The book raises questions of culpability, how people are blind to their own prejudice and inhumanity, and how–or even if–forgiveness is possible. Wiesnethal ends with the question, what would you have done?
In the version I read, a variety of philosophers, theologians, and survivors of different genocides weighed in with short essays on what they would have done if they were in Wiesenthal’s position. It was truly fascinating to read how other people approached the question. As I read their reactions, I was surprised to find that I did not personally subscribe to the apparently widespread Christian reaction to the story which is to say Wiesenthal should have forgiven the SS man.
I don’t think he should have–or could have–forgiven him.
First of all, the crime was not committed against Wiesenthal directly or even indirectly against his family or friends. And the things that the SS man was culpable for against Wiesenthal–his role in concentration camps, his helping keep Nazis in power, his bringing terrible risk on Wiesenthal by pulling him off his work detail with no explanation to the guards, and even his continued prejudice of treating Wiesethal as a random representative of some amorphous and not-quite-human group rather than an individual–the SS man didn’t ask for forgiveness for. So I don’t think Wiesenthal could have forgiven him. How can you say “Sure, I forgive you for shooting a family in cold blood as they tried to escape a burning building that you had crammed them into and then brutally set on fire. Die in peace, my friend!” That’s ridiculous.

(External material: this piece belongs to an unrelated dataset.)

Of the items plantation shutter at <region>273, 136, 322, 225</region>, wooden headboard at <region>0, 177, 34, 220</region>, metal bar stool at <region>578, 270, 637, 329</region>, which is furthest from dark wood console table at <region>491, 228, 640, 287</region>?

Second, and most importantly, I don’t think Wiesenthal’s forgiveness would have done anything for the SS man other than give him false hope. What that man needed was God’s forgiveness and Jesus’s substitutionary atonement. This case is actually a pretty sound example of the need for perfect atonement–there is no way the SS man can atone for his sins himself. Any attempt he made–and he’d have to give a whole lot more effort than finding a random person to confess to–would fall short. Really, this is all of our position relative to God’s holiness, isn’t it? Who of us could be the propitiation (complete, perfect atonement) for our own sins? The SS man needed a savior, not false hope.
I was so interested to read the other takes on the question, though, particularly the differences between the Jewish and Christian ideas of atonement. Apparently Jewish belief is that God will not forgive someone who has sinned against another human being, unless the person sinned against has forgiven the sinner. That seems to put murder in the ultimate sin category (which is counter to the Old Testament law, right?), and gives the person issuing forgiveness more power than God. There are probably nuances to that interpretation that were missing from the short essays. On the other hand, many of the essayists seemed to think that if Wiesenthal had forgiven the SS man, the SS man would have gone to heaven, which would have put Wiesenthal in the role of God.
I could go on at some length about The Sunflower, but suffice it to say, it’s incredibly thought-provoking and would make an excellent book for discussion, especially in a mixed-faith group if you have one.
If you’ve read the book, what did you think of it?